A total of 4055 study subjects (1405 NPC cases and 2650 controls, Table S3) were recruited in two independent collection phases: phase I -April 2000 to June 2001 and phase II-November 2004 to October 2005, from the Guangxi autonomous region and Guangdong province of southern China. [20] All study subjects were of Han ethnic origin and reside in the catchment area of the Xijiang River. IgA antibodies to EBV capsid antigen (EBV-IgA/VCA) were confirmed by serologic testing for all the subjects at the time of study enrollment. In phase I, the case group included 356 unrelated patients with biopsy-confirmed NPC. The mean age was 50.1 years (range 19–80), 95.5% of them were EBV-IgA/VCA antibody positive. Controls included case spouses or geographically matched residents who were NPC free at the time of study enrollment. An additional 422 adult children of the study subjects were enrolled for haplotype inference and for quality control assessment, but they were excluded in association analyses. In phase II, the case group included 1049 unrelated patients with biopsy-confirmed NPC. The mean age was 46.3 years (range 10–77), 96.3% of them were EBV-IgA/VCA antibody positive. Two distinct NPC-free control groups were included; one group was positive (N = 1001) and the other negative (N = 1020) for the EBV-IgA/VCA antibody. The mean ages were 46.1 and 46.6, for the antibody positive and negative controls groups. All study subjects were self-reported Guangxi or Guangdong provincial ancestry for either maternal or paternal ancestry for at least three generations.

Genome-wide SNPs genotyping

A total of 598 NPC cases and 506 controls were randomly selected from phase II enrollment cohort for GWAS analysis. DNA was extracted from whole blood by traditional phenol/chloroform method with phase Lock Gel tube (Qiagen, MaXtract High Density, catalog # 129065). The genome-wide genotyping experiments were conducted by using the Affymetrix Genome-Wide SNP Array 6.0 genotyping platform. 325 nanograms of DNA per sample were prepared for both Sty1 and Nsp1 restriction enzyme digestion for this assay, genotyping in according to the manufacturer's instructions.

Quality control

Patient DNA.

Genotyping analysis of GWAS samples was performed in Genotyping Console 3.0.2 for first-pass quality control. The contrast quality control (CQC) metrics were computed by the Affymetrix software. We attempted to ascertain genotypes for 1,104 NPC study subjects. 11 samples failed genotyping or were removed because of failing CQC (<0.4) or call rate (<90%). An additional 17 samples failed to meet further QC filters which included heterozygosity < = 25% and at least one enzyme specific CQC value (Nsp1 or Sty1) >1. 24 samples were removed because the genotypes determined in the GWAS were discordant with genotypes previously determined by the Laboratory of Genomic Diversity for candidate gene studies. The gender of the samples was determined from the heterozygosity of X chromosome SNPs (Affymetrix and PLINK software) and by the ratio of the mean intensity of the copy number probes on the Y chromosome to the mean intensity of a subset of copy number probes on the X chromosome (Affymetrix software).
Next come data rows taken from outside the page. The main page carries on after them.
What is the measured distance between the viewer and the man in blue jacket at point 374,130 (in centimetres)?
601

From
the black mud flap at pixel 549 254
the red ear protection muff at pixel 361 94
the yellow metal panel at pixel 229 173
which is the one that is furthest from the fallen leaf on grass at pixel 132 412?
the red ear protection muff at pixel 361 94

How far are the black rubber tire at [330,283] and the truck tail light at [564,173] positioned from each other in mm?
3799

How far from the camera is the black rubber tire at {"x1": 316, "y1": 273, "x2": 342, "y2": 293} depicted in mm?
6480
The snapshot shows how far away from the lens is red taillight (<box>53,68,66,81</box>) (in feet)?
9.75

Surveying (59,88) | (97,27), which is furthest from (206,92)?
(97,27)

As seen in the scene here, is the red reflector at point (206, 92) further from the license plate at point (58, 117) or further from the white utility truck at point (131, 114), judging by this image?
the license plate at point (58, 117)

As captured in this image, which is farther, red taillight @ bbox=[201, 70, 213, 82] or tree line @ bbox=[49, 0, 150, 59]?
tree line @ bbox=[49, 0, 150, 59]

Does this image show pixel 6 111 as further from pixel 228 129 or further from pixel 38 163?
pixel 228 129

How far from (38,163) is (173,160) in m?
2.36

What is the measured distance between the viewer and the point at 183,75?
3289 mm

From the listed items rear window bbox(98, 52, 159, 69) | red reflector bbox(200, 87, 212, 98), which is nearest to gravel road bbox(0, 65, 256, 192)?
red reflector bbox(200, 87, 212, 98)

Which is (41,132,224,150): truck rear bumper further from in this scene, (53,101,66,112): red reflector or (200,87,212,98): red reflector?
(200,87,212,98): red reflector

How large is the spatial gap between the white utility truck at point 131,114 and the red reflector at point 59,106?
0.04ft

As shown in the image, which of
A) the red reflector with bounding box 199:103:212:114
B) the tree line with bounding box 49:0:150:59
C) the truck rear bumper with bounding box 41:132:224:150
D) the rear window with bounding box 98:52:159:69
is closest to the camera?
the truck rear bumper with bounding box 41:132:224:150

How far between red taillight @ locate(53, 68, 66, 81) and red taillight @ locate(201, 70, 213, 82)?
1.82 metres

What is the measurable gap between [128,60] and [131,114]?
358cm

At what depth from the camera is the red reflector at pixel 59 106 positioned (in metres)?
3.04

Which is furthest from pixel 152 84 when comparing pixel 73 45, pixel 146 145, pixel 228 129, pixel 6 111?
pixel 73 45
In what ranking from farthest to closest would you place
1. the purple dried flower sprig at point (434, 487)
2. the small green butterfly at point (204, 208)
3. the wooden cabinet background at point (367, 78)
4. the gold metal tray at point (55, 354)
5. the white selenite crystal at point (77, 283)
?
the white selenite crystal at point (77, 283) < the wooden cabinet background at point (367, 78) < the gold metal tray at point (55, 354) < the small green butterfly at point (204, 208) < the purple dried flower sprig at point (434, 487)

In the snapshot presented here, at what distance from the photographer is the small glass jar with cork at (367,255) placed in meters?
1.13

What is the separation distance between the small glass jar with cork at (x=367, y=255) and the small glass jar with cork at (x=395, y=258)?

Four samples were removed because the gender determined from the genotypes was discordant with the gender provided by the cohort. Identity by descent (IBD) statistics computed using PLINK software were used to detect cryptic familial relationships. Four first degree relationships were observed (3 full sib pairs and 1 parent-offspring pair). For each of these pairs, the sample with the lowest call rate was removed. A fifth sample was removed because the IBD statistics were consistent with that individual having a first cousin relationship with five other subjects. After sample filtering, a number of 1043 subjects were remained for further analyses (Table S2).


Genotypes were ascertained for the 934,968 SNPs on the Genome-wide SNP 6.0 platform using the command line option of Affymetrix software. NetAffx version 30 was used for SNP annotation. This data set uses map positions based on the NCBI Build 36.1/UCSC hg18 human genome assembly. Unsupported SNPs, QC SNPs, non-autosomal SNPs, and remaining redundant SNPs were identified from the annotation data set and removed. Genotypes from 8 CEPH and 10 NPC mother/father/offspring trios were checked for errors in Mendelian inheritance using PLINK software. SNPs having 2 or more errors in either group of samples were rejected. Per-SNP call rate, Hardy-Weinberg test statistics, and minor allele frequencies were computed for 1,043 NPC study samples (see Table S2A) using PLINK software. SNPs not meeting the criteria shown in the table were removed (Table S2B).

Replication genotyping

Validation and replication genotyping of significant SNPs from our GWAS and from other studies was performed using the ABI Taqman genotyping assays by design in accordance with the manufacturer's instructions. The sequence detection software (SDS2.2, Applied Biosystems, Foster City, CA, USA) was used for allelic discrimination and confirmed the good quality of genotyping.

HLA typing

High resolution HLA molecular typing was performed for all 1,405 unrelated NPC cases and 2,650 unrelated controls from both enrollment cohorts. HLA class I alleles were characterized using a PCR-SSOP (sequence-specific oligonucleotide probe) typing protocol developed by the 13th International Histocompatibility Workshop [32] for the first enrollment study cohort (N = 985), and using a DNA sequence-based typing (SBT) protocol in the second enrollment study cohort (N = 3070). The sequencing analysis was performed using the ABI Big Dye Terminator Cycle Sequencing Kit and the ABI3730xl DNA analyzer (Applied Biosystems, Foster City, CA). HLA alleles were assigned on the basis of the sequence database of known alleles with the help of the ASSIGN software developed by Conexio Genomics (Conexio Genomics, Western Australia, Australia). Ambiguous heterozygous genotypes were resolved by additional PCR and sequencing procedures using allele-specific PCR primers to selectively amplify only one of the two alleles.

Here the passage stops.